*** EXTRACTED ENTRIES ***

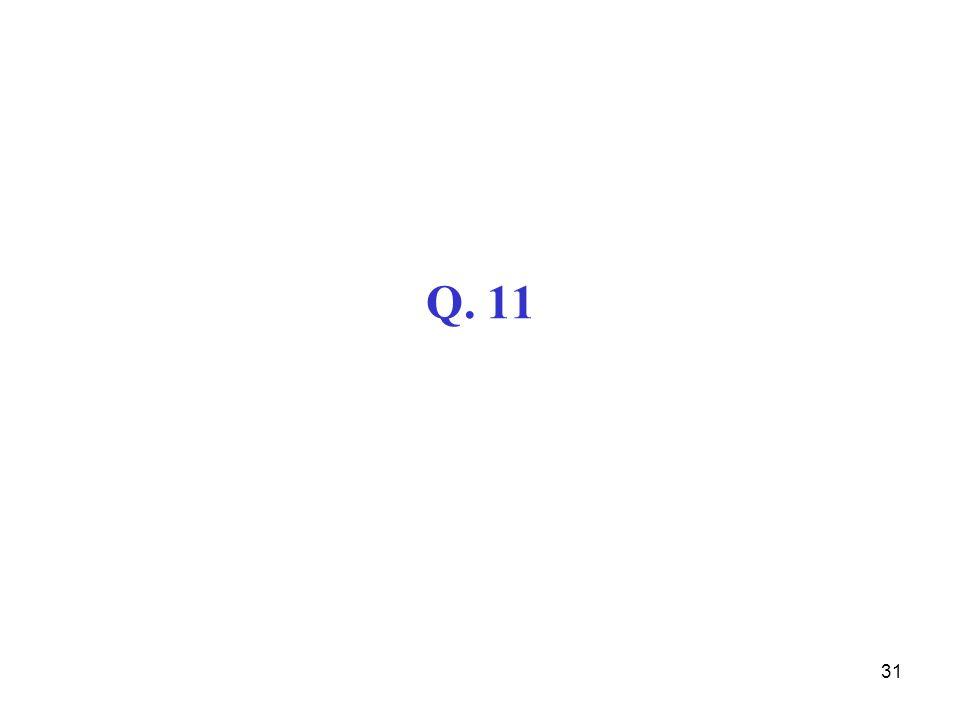 Q. 11
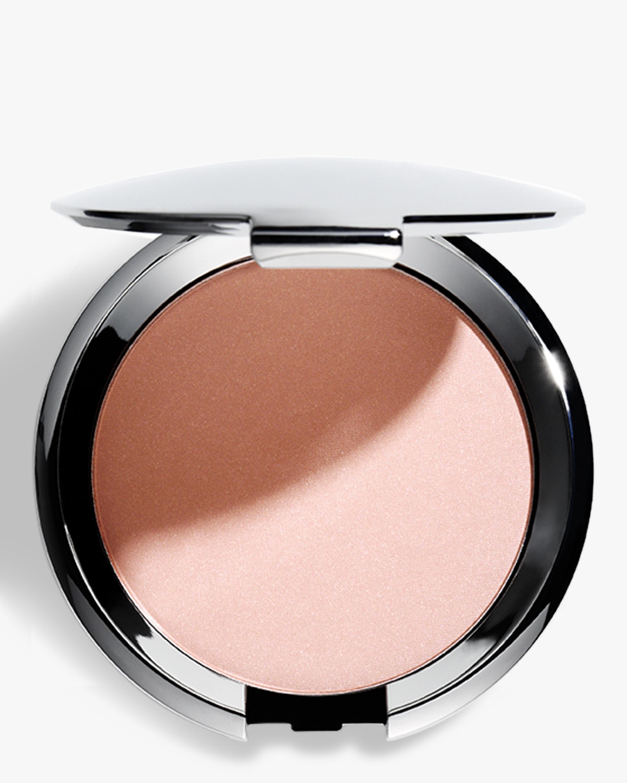 Compact Makeup Foundation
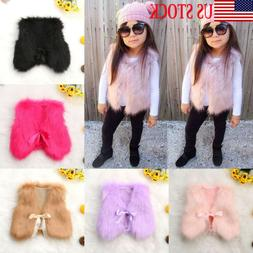 Toddler Kids Baby Girl Winter Warm Coat Faux Fur Vest Outerw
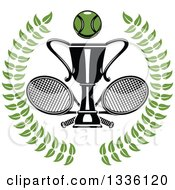Clipart Of A Green Wreath With A Tennis Ball Over Crossed Rackets And Trophy Cup Royalty Free Vector Illustration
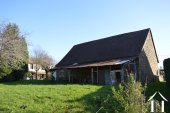 Farmhouse on 30 acres with sources and outbuilding Ref # Li606 image 19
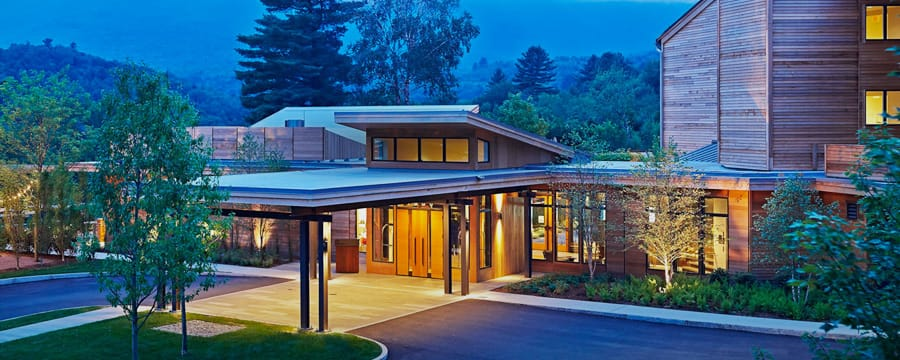 The entrance to Topnotch Resort and Spa in Stowe, Vermont
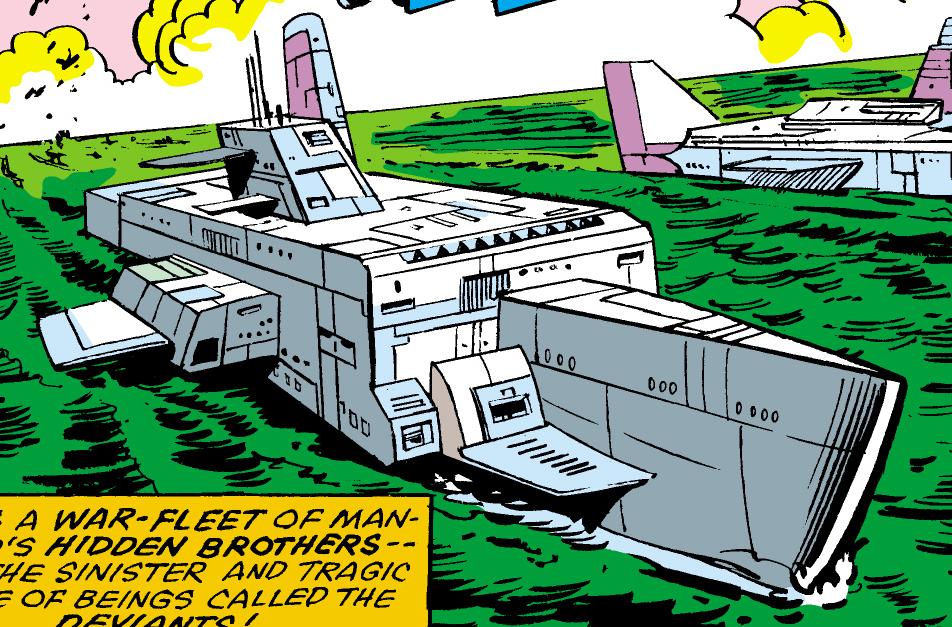 Deviant Dreadnought from Eternals Vol 2 4.png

*** End of EXTRACTED ENTRIES ***

» THE TASK
From the line that contains "The entrance to" down to the last line of the entries above, copy every line exactly and leave out the pictures.

» EXERCISE RESPONSE
 The entrance to Topnotch Resort and Spa in Stowe, Vermont
 Deviant Dreadnought from Eternals Vol 2 4.png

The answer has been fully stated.